▶ Task instructions
Copy exactly and only the lines running from the one that contains "PAQ-F-000809-0000 - Uomo" to the final line of the data below, without the pictures.

▶ Data block
-- Opening Marker --

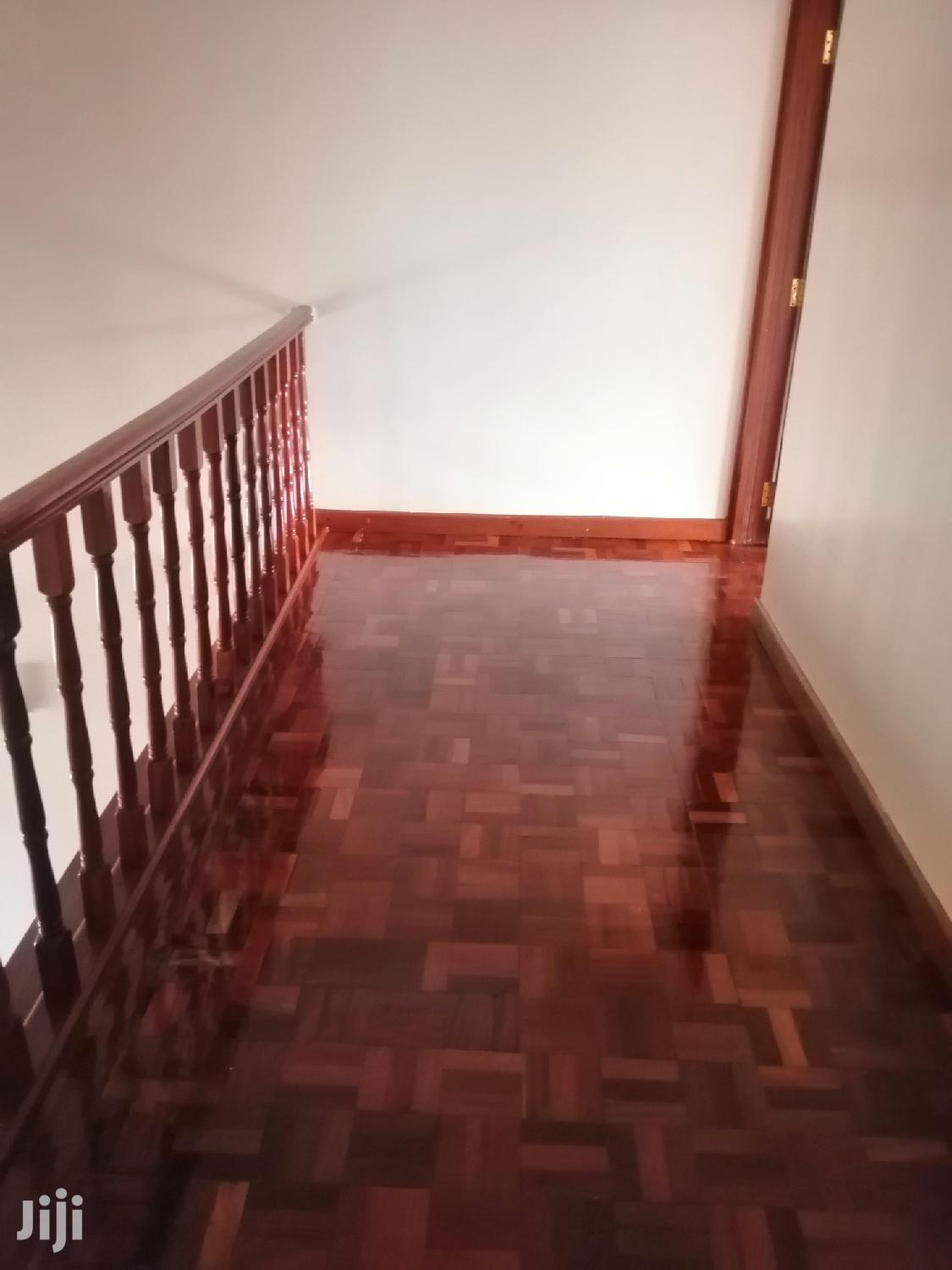 Archive: Three Bedroom Duplex All Ensuite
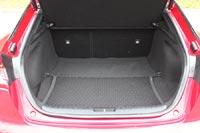Объем багажника 406 л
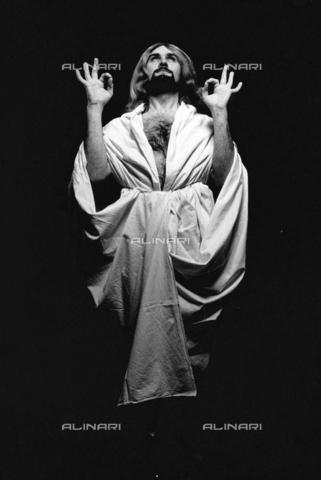 PAQ-F-000809-0000 - Uomo travestito - Data dello scatto: 1980 ca. - Archivi Alinari, Firenze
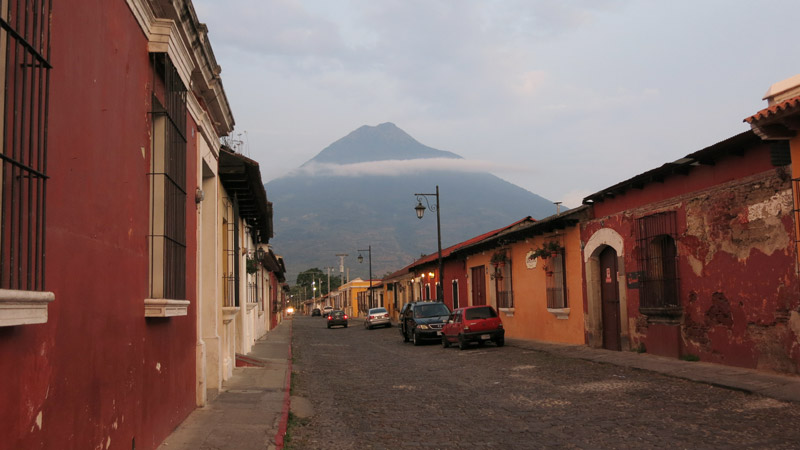 Coffee heaven, the beautiful colonial town Antigua, surrounded by 3 volcanoes!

-- Closing Marker --

▶ Answer area
 PAQ-F-000809-0000 - Uomo travestito - Data dello scatto: 1980 ca. - Archivi Alinari, Firenze
 Coffee heaven, the beautiful colonial town Antigua, surrounded by 3 volcanoes!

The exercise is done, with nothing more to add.